Thread beginning with comment 523688
To view parent comment, click here.
To read all comments associated with this story, please click here.
Member since:

I find both arguments to be a bit weak...

1/Without arguing that everyone should know everything about his car, a minimum of technical knowledge is required to drive safely, which is why it is a requirement in order to get a driver's license in many countries. Otherwise, you become like these people who never inflate their tires and have a spectacular car accident one day on the highway. Or, less dramatically, like this high school philosophy teacher who once arrived half an hour late because his bike gear shifter has derailed and he didn't know how to fix it, and so had to wait for someone who knew to pass by on a small forest road.

2/Hundreds of shops is actually not a lot in the grand scheme of thing. I live in one of the richest cities of France, and the nearest Apple store is about two hours away, in the middle of a crowded mall. In contrast, I have nice small computer shops 10 minutes of walk away from home, and know of one who specializes in Macs about 30 minutes of walk and tram away. No company, no matter how big it is, can beat the omnipresence and calm environment of a large network of independent actors. (Although, as you mentioned, they can try to compensate for that with more expensive services)

Edited 2012-06-25 05:16 UTC

Reply Parent Score: 2

kristoph Member since:

1. Operating a car is not the same as modifying or otherwise fixing the car. Tire pressure (much like charing a laptop) is operating the car. Modifying some facet of the car to change it's performance characteristics is beyond the vast majority of car users. The same applies to cell phones, refrigerators, toasters, microwave ovens, and virtually all other appliances. Why are computers in a separate category? The reality is their not, not to most people anyway, just those of us who can do such things.

2. I'll certainly accept your point on this. If your away from an Apple store then your service experience is much weaker. In fairness though, if your talking about fixing the device, then most manufacturers - certainly Dell and IBM which I have used for years - will either require you to send in the device or (given the right warranty) send people out to you. I've not gone to 'local shop' to service a computer for decades. (Though I do appreciate the experience might differ in other countries it was much the same when I lived in London and Brussels.)

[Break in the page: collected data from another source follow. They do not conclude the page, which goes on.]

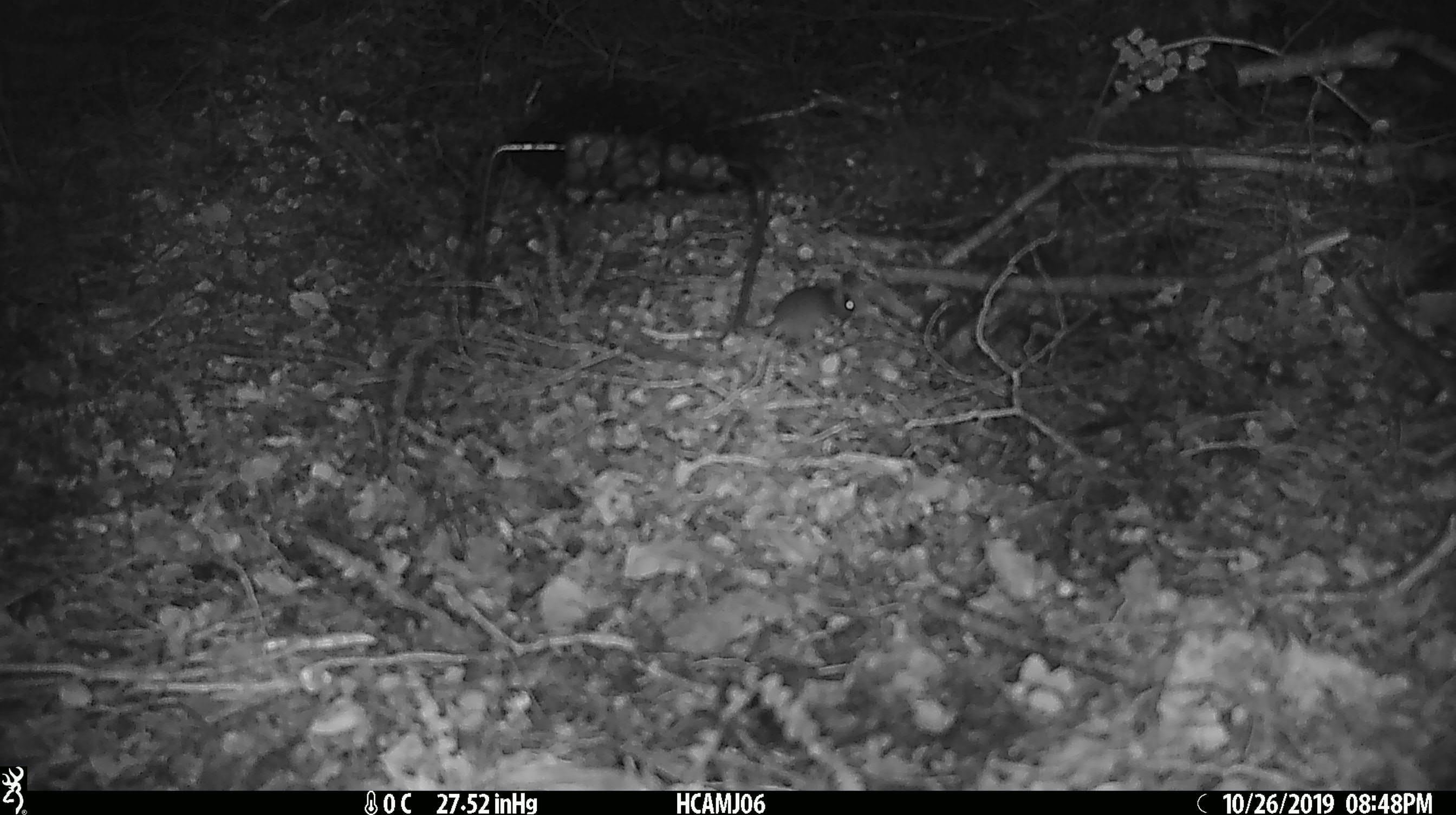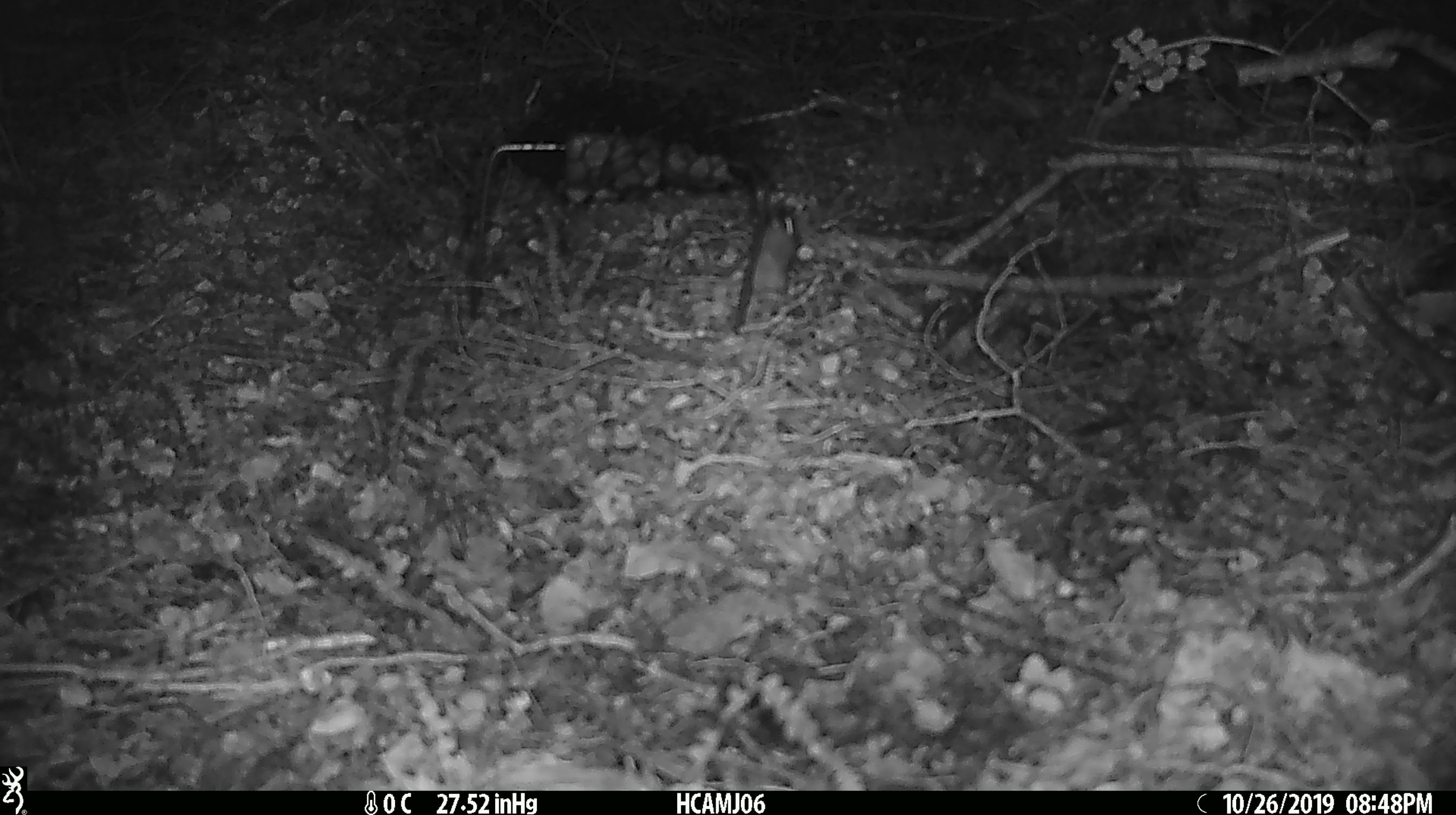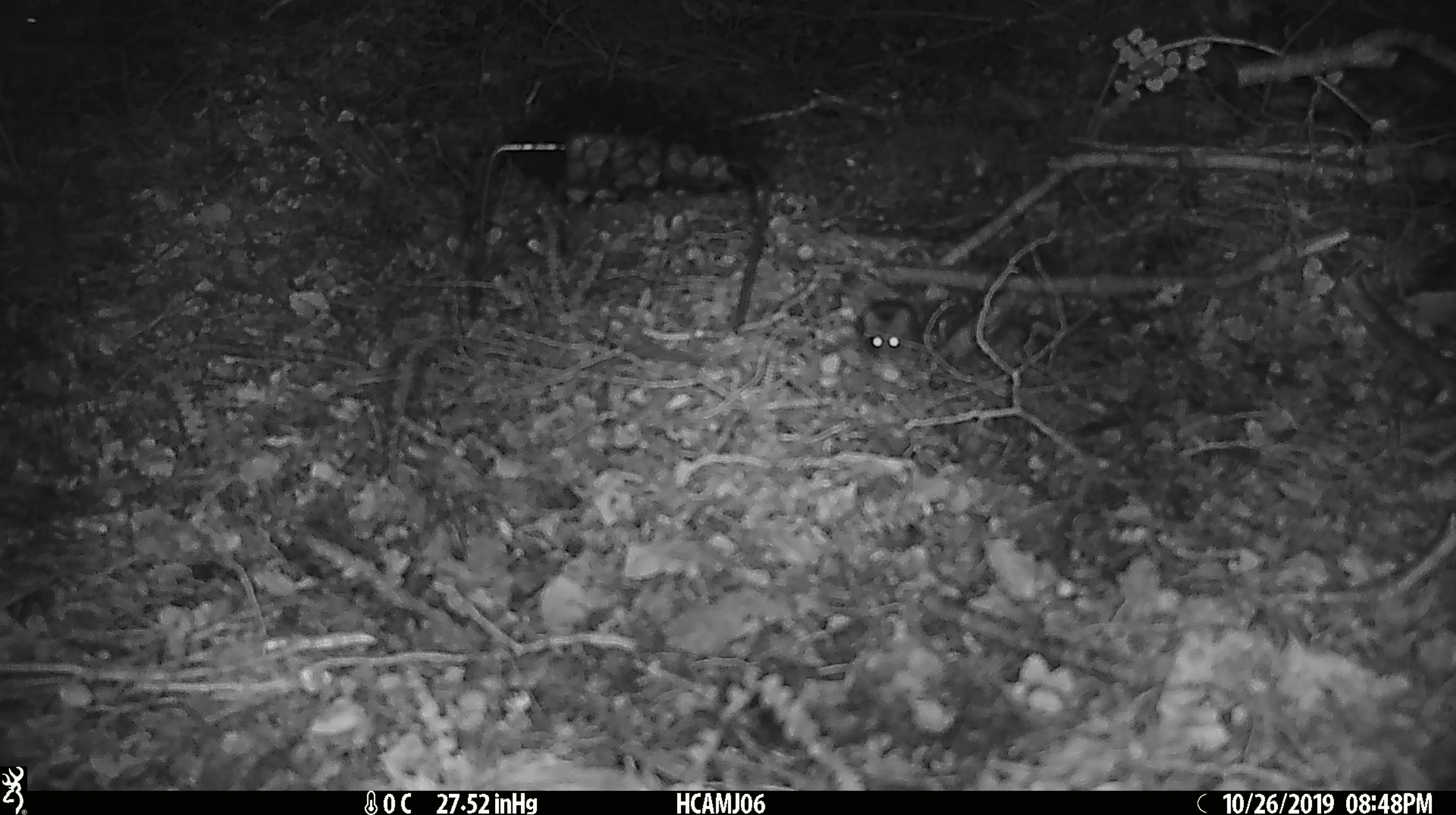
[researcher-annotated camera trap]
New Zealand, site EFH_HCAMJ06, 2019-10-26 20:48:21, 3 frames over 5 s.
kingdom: Animalia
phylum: Chordata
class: Mammalia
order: Rodentia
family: Muridae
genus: Mus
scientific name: Mus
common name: mouse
Mouse (Mus).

I do think that, as inevitable as this may be, we are heading towards a PC market where consumer devices will be essentially disposable (refurbishable) rather than maintainable.


Reply Parent Score: 2

Neolander Member since:

1. I agree with that line of thought, to a degree. I do not think that all users should know how to service their hardware, but I also think that being tied to the manufacturer of a device for servicing is a bad idea.

To go back to vehicle analogies, I know tons of people who are happy owners of cars and bikes which have not been produced for years, and in some case whose manufacturer does not exist anymore. If these had been produced as a soldered black box, forbidding them to request help from a local mechanic, they would probably have had to throw them away as soon as something minor would break down inside after the end of the manufacturer support period, which is a waste of money and natural resources.

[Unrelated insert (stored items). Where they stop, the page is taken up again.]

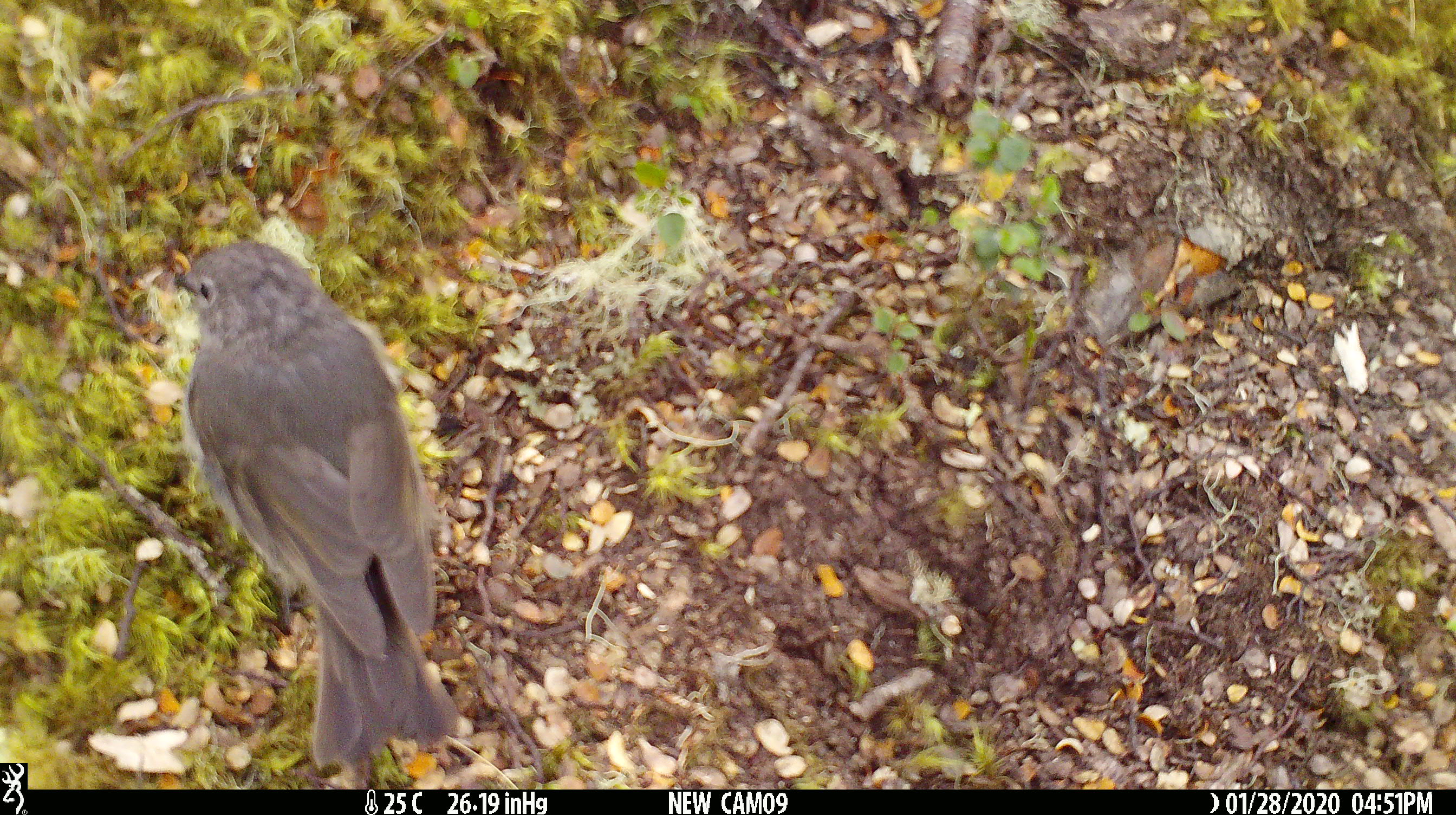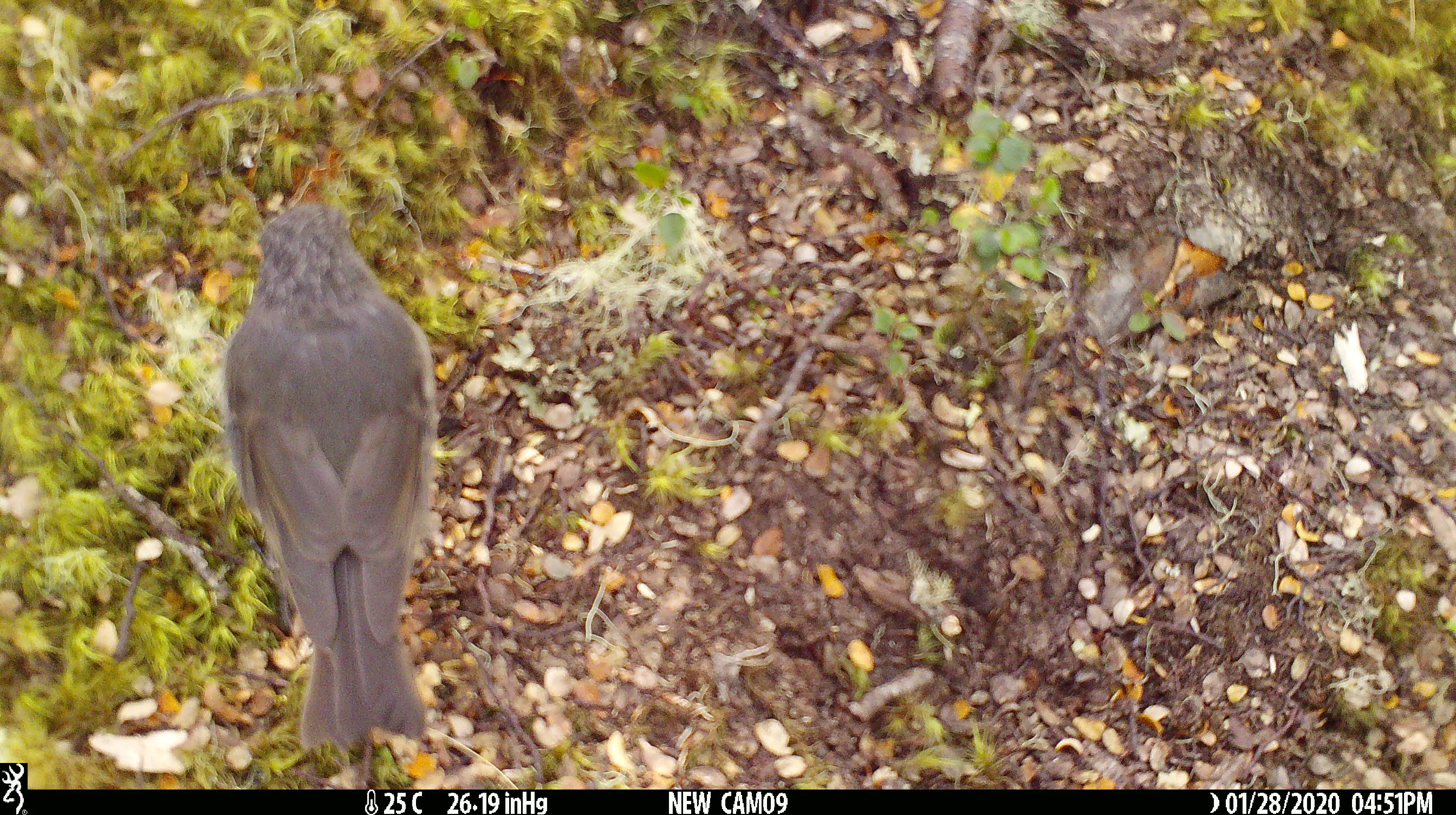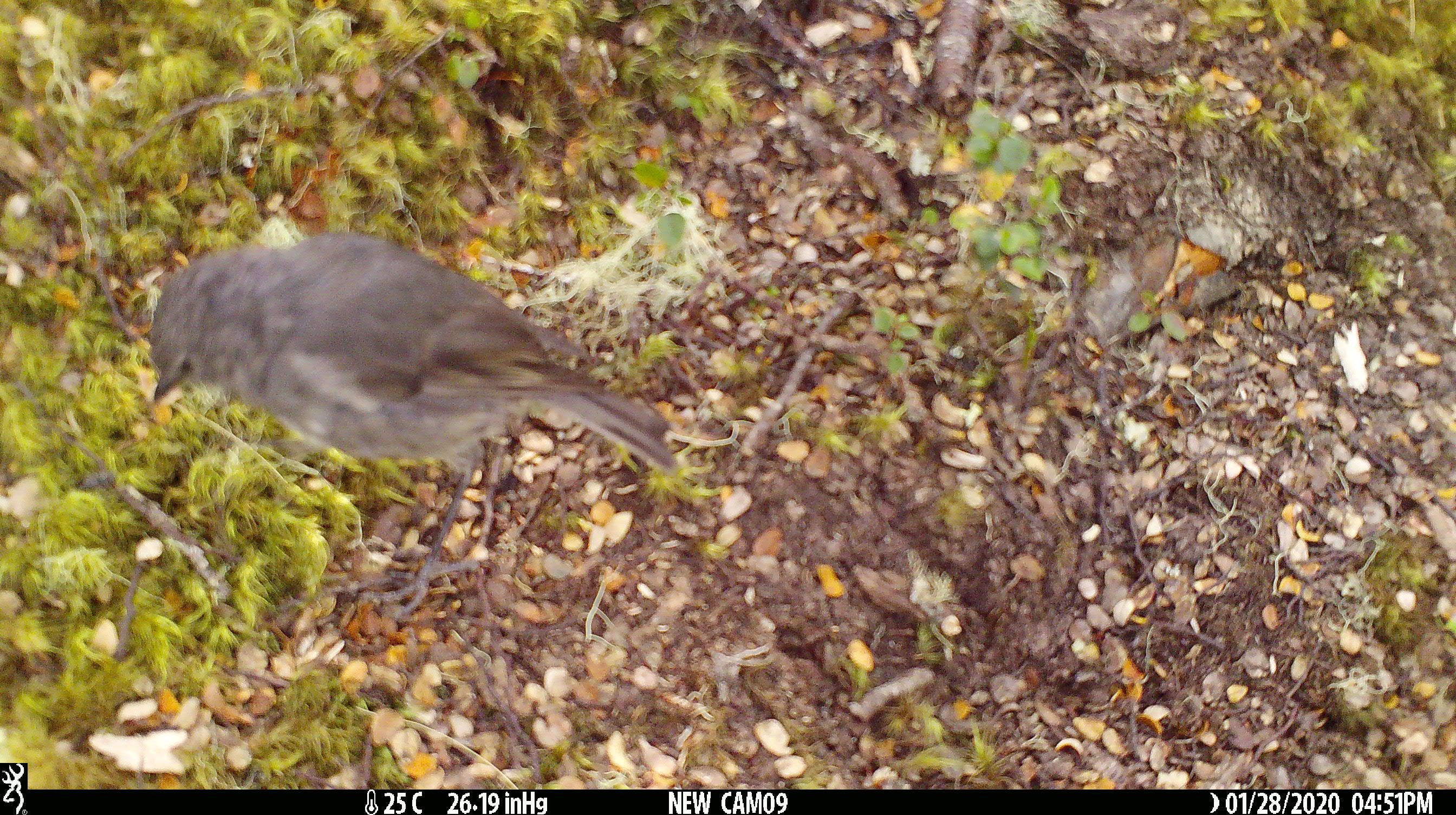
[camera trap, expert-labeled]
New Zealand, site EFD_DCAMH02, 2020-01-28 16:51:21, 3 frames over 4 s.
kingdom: Animalia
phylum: Chordata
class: Aves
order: Passeriformes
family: Petroicidae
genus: Petroica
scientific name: Petroica australis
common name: new zealand robin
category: robin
Robin (new zealand robin) (Petroica australis).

If Apple had their say, I bet I wouldn't have been able to fix that iMac G4 which I have ended up working on for the past few months while my team was waiting for funding to buy new computers ;)

2. It depends on the damage done or the complexity of the modification. I agree that you will always need manufacturer help to fix major problems (like a motherboard breakage for example). But for small issues, such as a dirty fan or a lack of ram, I honestly think that unless your hardware is still under warranty, asking the manufacturer is a waste of time and money and shouldn't be needed.

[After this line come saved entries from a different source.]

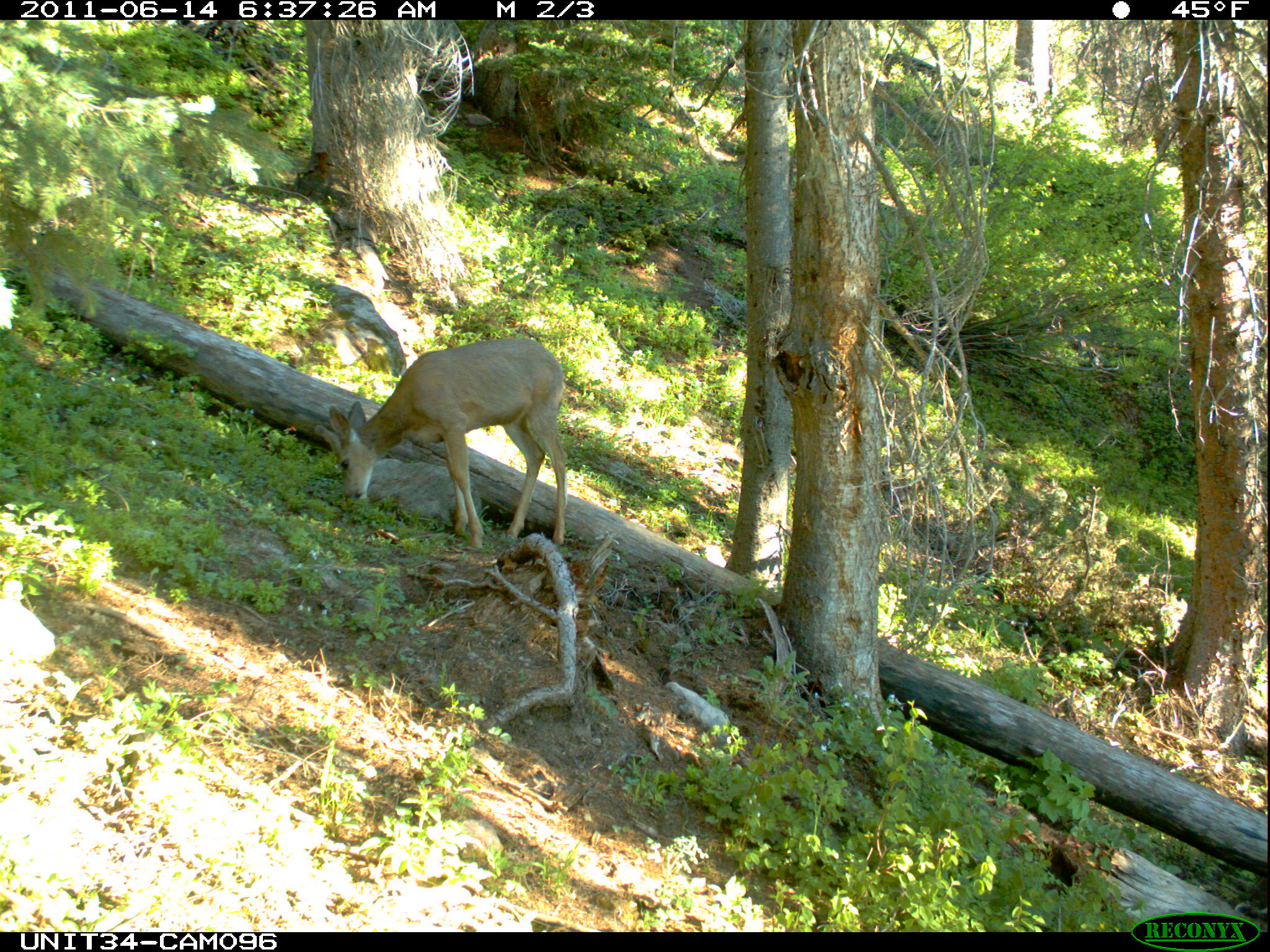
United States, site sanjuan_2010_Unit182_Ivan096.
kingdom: Animalia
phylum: Chordata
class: Mammalia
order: Artiodactyla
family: Cervidae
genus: Odocoileus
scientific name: Odocoileus hemionus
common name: mule deer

Most of the time, I don't ask a local computer shops for these small repairs either because I know how to do it myself anyway. But few people have this knowledge. And even for me, there is stuff which I don't know how to do and am not eager to learn, but which the guy next door can do for a very attractive price, such as replacing a laptop hinge or finding where the CMOS battery is located and changing it. What's more, these shops are also a good place to buy hardware such as mice or RAM, since you have someone near you to yell at if it breaks after a few days.